*Texto del documento:*
* * * * * * * * *

Lo siguiente que hicieron Gouse, Paty de Clam y Henry fue
tratar de cerrar la hemorragia de Esterhazy. Las informaciones sobre su vida
privada habían dejado claro que el tío era un nota, lo cual en el Estado Mayor
provocaba preocupación. Así que lo colocaron de reemplazo, es decir un poco fuera
de todo, e hicieron que recibiese una carta, firmada por una misteriosa
Esperanza, en la que se le advertía de que podía ser víctima de un complot. Ese
complot era la intención de Picquart de acusarlo. Esterhazy abandonó su
guarnición y se estableció en París, para poder estar cerca de lo que se movía.
El gran problema para Gouse y para el Estado Mayor era que,
en su informe, como he dicho, había incluido la carta que en su día había
falsificado Henry. Los generales sabían que eso se acabaría sabiendo tarde o
temprano.
El capitán Grevelin, que trabajaba en los archivos del
Ministerio de la Guerra, citó a Esterhazy en el parque de Montsouris para
entregarle una carta. El archivero se presentó en el parque disfrazado, con
barba postiza y lentes azules. Allí se presentó también Paty de Clam, asimismo
disfrazado; mientras que Henry esperó en el landó que les había transportado.
Lo que hablaron le dio tanta seguridad a Esterhazy que éste se presentó en la
embajada alemana, ostentoso y alegre, ante Schwartzkoppen, quien poco menos que
le había recomendado que se confundiese con el empedrado de las calles. El
alemán, de hecho, se sintió tan amenazado por la actitud del militar francés,
que no paraba de repetir que el Estado Mayor estaba con él (y no mentía), que
decidió pedir el traslado a Berlín.
Aunque no podemos saberlo, da la impresión de que Paty de
Clam le dijo a Esterhazy en el parque de Montsouris que el apoyo del Ejército
francés era total y lo sería siempre. Sólo así se explica que el militar corrupto
se volviese tan temerario. Se presentó en el Ministerio de la Guerra a exigir
reparaciones para su honor, le escribió tres cartas al presidente de la
República, Félix Fauré, en las que, además, de forma extraña lo amenazaba con
exigir el apoyo del kaiser alemán si los franceses no se lo daban. En una de
estas cartas le contaba al presidente de la República que una extraña mujer de
rostro tapado le había entregado la foto de un documento que obraba en poder
del Ministerio de la Guerra. Ese documento era la famosa carta de “ese canalla
de D.”, y la mujer extraña y misteriosa era, en realidad, Paty de Clam.

* * * * * * * * *

Registros de preguntas espaciales
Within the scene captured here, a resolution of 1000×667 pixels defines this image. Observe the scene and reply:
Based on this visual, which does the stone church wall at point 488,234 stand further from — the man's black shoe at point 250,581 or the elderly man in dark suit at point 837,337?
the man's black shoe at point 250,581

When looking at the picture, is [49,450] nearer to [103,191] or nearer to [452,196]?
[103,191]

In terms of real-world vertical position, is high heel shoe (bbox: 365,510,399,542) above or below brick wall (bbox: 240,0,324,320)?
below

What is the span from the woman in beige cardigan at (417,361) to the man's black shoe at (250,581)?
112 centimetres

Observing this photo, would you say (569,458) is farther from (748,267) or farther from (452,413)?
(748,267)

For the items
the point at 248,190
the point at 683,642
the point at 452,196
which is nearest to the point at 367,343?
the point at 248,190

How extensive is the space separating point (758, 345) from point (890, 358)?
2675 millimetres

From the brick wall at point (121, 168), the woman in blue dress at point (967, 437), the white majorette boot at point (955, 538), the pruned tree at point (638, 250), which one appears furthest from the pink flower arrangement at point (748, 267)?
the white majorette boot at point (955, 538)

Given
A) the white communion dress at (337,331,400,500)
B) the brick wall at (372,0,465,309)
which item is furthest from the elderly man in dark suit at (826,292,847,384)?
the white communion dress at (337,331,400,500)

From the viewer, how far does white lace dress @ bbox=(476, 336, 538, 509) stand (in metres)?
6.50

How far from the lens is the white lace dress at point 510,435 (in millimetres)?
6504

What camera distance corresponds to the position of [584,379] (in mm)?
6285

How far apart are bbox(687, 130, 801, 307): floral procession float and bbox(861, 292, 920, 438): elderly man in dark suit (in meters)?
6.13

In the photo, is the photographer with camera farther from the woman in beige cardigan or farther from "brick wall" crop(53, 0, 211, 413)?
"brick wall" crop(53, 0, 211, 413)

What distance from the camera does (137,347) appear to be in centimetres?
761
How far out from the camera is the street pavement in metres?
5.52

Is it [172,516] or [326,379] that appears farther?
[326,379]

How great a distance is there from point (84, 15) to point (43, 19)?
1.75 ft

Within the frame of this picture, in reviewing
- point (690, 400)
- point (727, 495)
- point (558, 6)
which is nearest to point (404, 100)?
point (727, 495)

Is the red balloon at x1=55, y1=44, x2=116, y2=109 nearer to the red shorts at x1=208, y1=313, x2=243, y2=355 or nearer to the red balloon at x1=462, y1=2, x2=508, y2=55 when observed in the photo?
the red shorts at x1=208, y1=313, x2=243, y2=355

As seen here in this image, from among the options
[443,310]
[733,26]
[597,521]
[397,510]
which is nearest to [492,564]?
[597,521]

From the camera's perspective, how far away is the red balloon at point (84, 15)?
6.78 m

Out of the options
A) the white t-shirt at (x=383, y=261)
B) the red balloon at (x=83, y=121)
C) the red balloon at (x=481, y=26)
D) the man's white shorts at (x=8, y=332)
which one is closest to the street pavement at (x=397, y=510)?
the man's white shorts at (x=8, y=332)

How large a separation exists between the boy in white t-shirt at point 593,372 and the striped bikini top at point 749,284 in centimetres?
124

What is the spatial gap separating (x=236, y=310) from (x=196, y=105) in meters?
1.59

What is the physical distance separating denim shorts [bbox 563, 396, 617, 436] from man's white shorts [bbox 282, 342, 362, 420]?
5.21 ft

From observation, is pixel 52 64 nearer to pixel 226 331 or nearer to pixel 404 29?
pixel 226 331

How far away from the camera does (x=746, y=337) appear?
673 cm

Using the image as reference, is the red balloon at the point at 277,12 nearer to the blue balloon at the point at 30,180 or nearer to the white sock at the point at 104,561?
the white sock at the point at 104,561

* * * * * * * * *

Reproduce sin cambios el pasaje del texto del documento que empieza con "El gran problema" y sigue hasta "les había transportado.".

El gran problema para Gouse y para el Estado Mayor era que,
en su informe, como he dicho, había incluido la carta que en su día había
falsificado Henry. Los generales sabían que eso se acabaría sabiendo tarde o
temprano.
El capitán Grevelin, que trabajaba en los archivos del
Ministerio de la Guerra, citó a Esterhazy en el parque de Montsouris para
entregarle una carta. El archivero se presentó en el parque disfrazado, con
barba postiza y lentes azules. Allí se presentó también Paty de Clam, asimismo
disfrazado; mientras que Henry esperó en el landó que les había transportado.